Exclamaciones. Palabras confusas. Oigo el sordo crujido de los dos batientes de la pesada puerta de roble que giran. Los gruesos goznes están bien aceitados, es la madera la que se queja al ser desplazada. Franqueo el umbral, reconozco al porta-antorcha: Momo.

– ¡Momo, cierra la puerta detrás de la vaca!

– ¡Emanouel! ¡Emanouel! -grita el Momo en el colmo de la excitación.

– ¡Una vaca! -grita la Menou riendo de contento-. ¡Y fíjense que nos trae una vaca!

– ¡Y un padrillo! -grita Peyssou.

¡Parezco un héroe! ¡Qué de palabras a mi alrededor! Veo negras siluetas que se agitan. Todavía no distingo las caras. Y Lindo Amor que de su box, ahora a pocos metros de nosotros, ha sentido cómo el padrillo relincha a todo lo que da, golpea los cascos contra su puerta, mete un ruido infernal, y Malabar y Amaranta le contestan por turno. Delante de La Maternidad me detengo para que Lindo Amor, viendo nuestros caballos, se calme. No sé si los distingue, pero en todo caso se calla. En cuanto a mí, no veo ni jota, porque Momo, el porta-antorcha, está cerrando la pesada puerta y la Menou, que detenta la linterna eléctrica (la primera vez que la usa desde que se la he confiado) inspecciona la vaca al final del convoy. Los compañeros se han reunido alrededor de Amaranta y distingo ahora a Peyssou por el vendaje blanco que le envuelve la cabeza. Alguien, Colin me parece, dado su tamaño, ha tomado las riendas de la yegua, y como ésta baja la cabeza, paso mi pie derecho por encima del cogote y me bajo de volteo, costumbre que no me gusta nada porque me parece teatral, pero no había otro modo de hacerlo, con Miette a la espalda, de la que acabo de desanudar las manos. Apenas en tierra, Peyssou me agarra bruscamente y sin ningún pudor, me besa. ¡Basta, babosa! ¡Acábala de babearme encima! Risas, alboroto, palmadas, insultos, grandes codazos. Por fin me acuerdo de Miette. La bajo tomándola por la cintura. ¡Vale lo que pesa! Digo: esta es Miette.

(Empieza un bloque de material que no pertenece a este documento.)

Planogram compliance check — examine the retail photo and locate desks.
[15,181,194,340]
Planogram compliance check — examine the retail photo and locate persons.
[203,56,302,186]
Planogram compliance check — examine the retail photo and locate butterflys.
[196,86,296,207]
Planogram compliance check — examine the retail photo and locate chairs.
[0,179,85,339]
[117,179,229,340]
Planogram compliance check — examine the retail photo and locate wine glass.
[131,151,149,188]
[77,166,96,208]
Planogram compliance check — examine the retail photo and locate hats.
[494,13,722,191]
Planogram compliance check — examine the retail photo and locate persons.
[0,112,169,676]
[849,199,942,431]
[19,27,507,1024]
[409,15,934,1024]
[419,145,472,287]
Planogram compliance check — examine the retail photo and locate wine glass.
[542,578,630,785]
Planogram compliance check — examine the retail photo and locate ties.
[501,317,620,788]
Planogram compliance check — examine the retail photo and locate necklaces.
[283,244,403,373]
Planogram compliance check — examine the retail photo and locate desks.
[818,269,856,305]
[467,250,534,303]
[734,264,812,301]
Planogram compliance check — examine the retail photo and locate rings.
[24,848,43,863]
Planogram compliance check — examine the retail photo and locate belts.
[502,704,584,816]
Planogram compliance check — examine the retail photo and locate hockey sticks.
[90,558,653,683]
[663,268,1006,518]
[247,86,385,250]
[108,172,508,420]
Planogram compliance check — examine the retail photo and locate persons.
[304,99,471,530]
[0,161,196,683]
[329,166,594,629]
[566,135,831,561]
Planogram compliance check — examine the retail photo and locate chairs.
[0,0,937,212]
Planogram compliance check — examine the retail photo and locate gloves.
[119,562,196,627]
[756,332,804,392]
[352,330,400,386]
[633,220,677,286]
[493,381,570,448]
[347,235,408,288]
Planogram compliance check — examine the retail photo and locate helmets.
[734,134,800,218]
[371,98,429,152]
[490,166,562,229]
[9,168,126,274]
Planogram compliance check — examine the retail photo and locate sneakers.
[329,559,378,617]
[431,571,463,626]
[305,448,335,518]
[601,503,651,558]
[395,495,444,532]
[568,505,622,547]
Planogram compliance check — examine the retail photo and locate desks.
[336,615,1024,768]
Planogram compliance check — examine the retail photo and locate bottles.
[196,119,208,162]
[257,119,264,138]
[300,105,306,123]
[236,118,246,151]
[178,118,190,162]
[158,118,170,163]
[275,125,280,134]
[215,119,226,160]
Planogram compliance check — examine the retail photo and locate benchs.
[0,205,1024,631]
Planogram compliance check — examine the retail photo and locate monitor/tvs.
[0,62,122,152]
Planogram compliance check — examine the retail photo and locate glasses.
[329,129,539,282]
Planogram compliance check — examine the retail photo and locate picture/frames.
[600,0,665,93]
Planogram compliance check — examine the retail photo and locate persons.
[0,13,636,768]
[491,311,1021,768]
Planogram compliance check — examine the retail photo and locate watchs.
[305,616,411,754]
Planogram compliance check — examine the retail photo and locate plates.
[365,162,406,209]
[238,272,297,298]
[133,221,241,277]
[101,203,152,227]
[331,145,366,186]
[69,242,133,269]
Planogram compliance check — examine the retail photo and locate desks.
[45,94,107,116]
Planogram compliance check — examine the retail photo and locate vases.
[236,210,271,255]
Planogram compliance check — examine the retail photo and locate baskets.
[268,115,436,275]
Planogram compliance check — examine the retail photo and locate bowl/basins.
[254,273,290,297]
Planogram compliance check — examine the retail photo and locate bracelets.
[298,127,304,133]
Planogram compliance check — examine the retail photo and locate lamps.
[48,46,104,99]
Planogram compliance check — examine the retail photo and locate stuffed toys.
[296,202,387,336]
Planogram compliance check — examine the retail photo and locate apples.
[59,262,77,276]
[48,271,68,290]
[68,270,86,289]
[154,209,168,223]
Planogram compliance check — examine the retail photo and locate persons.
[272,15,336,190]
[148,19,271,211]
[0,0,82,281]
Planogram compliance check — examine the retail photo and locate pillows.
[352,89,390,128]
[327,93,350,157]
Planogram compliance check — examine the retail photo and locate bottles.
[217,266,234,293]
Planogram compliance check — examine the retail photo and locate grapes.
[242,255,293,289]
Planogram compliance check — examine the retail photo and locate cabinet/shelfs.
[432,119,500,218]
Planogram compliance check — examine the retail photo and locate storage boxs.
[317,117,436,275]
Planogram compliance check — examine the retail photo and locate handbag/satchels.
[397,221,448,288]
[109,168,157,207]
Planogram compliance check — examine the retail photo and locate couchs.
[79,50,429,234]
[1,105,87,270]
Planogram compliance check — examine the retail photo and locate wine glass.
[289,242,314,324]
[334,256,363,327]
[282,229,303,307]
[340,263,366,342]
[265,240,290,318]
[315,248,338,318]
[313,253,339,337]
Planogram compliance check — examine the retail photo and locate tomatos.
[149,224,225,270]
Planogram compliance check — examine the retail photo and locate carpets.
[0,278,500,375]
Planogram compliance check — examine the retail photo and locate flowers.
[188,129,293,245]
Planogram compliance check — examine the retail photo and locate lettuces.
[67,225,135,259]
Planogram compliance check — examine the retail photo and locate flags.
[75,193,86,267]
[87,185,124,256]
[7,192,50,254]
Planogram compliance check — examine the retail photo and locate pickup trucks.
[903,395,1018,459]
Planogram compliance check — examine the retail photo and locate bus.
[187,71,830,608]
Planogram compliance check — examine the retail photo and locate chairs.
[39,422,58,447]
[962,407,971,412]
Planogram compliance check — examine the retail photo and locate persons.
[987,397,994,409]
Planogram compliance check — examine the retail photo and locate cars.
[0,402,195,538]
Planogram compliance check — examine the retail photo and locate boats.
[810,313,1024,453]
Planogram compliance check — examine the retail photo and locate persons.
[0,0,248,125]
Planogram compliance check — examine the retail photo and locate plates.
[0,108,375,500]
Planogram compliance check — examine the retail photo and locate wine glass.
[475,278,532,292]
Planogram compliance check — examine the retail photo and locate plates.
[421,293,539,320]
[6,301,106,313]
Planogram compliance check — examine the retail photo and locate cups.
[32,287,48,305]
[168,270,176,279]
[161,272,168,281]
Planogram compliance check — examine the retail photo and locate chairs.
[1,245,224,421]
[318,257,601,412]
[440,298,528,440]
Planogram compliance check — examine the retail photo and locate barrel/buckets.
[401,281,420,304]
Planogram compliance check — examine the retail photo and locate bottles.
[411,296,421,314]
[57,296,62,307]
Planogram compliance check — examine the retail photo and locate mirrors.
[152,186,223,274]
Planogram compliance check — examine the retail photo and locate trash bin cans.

En ese momento vuelve Momo, blandiendo la antorcha, y Miette, de golpe, surge de la oscuridad, con todos sus relieves, aureolada con su larga cabellera negra. Silencio de muerte. Los tres petrificados. Momo también, cuya antorcha sin embargo tiembla en el extremo del brazo. Miradas brillantes y fijas. Ningún otro ruido salvo el de las respiraciones. Y a algunos metros de nosotros el monólogo de la Menou que, al final del convoy, recibe a la vaca extraña con cariño y en dialecto. Ah, mi linda, ah, mi bonita, ah mi gorda, ya estás lista a parir, y toda sudada también, ¡mi pobrecita, cómo te han hecho trotar en el estado en que te ves, con tu ternero tan bajo ya!

Como el silencio de los compañeros continúa y ninguno de ellos aún no ha movido ni brazos ni piernas, tomo el partido de presentarlos uno después de otro. Éste es Peyssou. Éste es Colin. Éste es Meyssonnier. Éste es Momo. A cada uno, Miette le tiende la mano y la aprieta. Ni una palabra. La petrificación persiste. Salvo que de golpe Momo, bailando, se pone a gritar: ¡Mémienne! ¡Mémienne! (deformación de Miette, se me ocurre), y blandiendo la antorcha, nos deja en la oscuridad para prevenir a su madre. Aquí viene. Y como la antorcha se ha ido con Momo no se sabe adónde, quizás a contemplar la vaca, la Menou asesta su lámpara sobre Miette y la inspecciona de arriba a abajo. Los redondos hombros, la pechera curva, las fuertes caderas, las piernas musculosas, todo pasa.